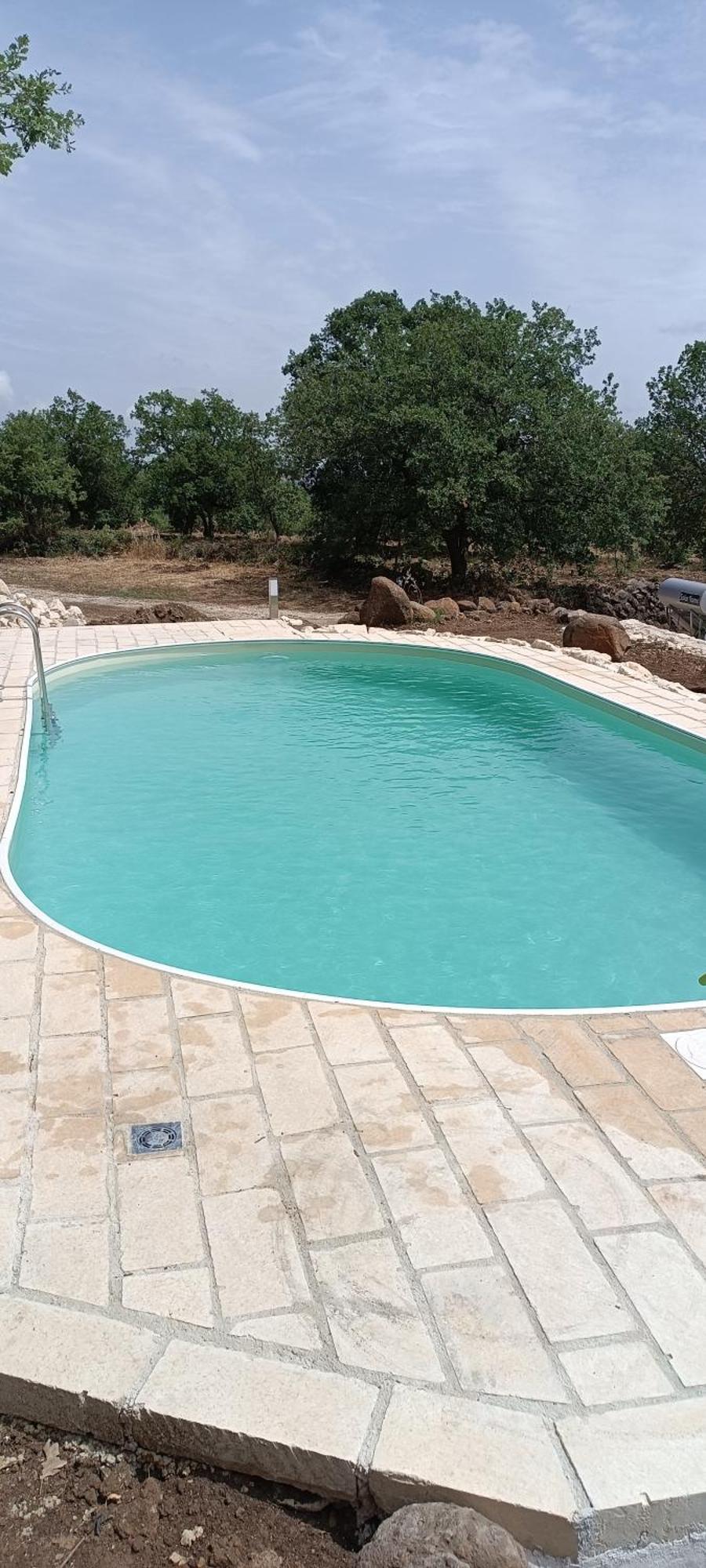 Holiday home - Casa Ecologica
* * *
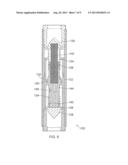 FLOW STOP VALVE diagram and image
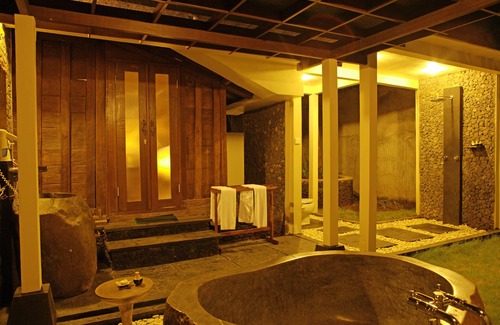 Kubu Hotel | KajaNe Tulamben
==
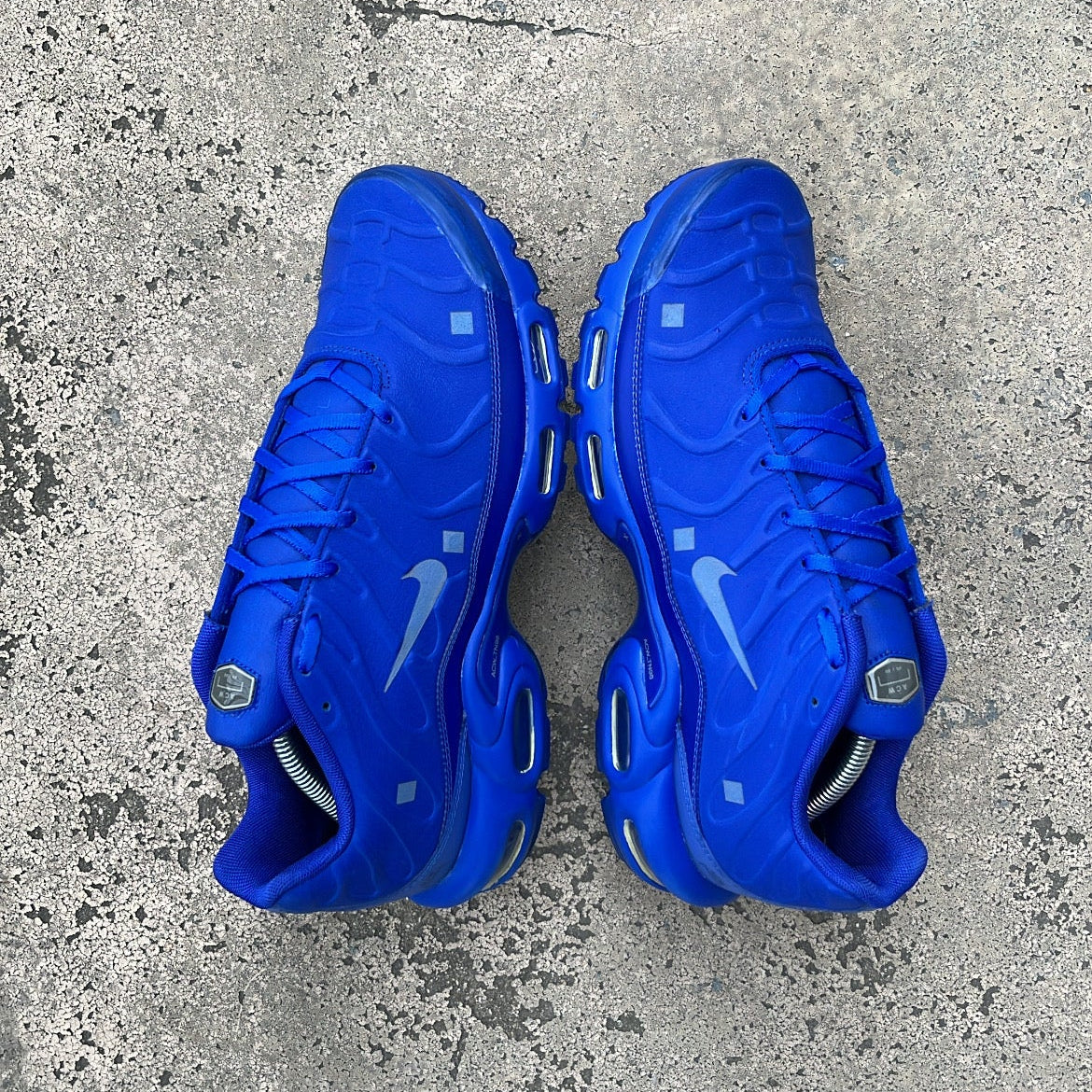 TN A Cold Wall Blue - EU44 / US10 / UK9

WORK TO COMPLETE -
Reproduce the records above exactly, but only from the line with "FLOW STOP VALVE diagram and image" up to and including the line with "Kubu Hotel | KajaNe Tulamben". Leave the pictures out.

TASK OUTPUT -
 FLOW STOP VALVE diagram and image
 Kubu Hotel | KajaNe Tulamben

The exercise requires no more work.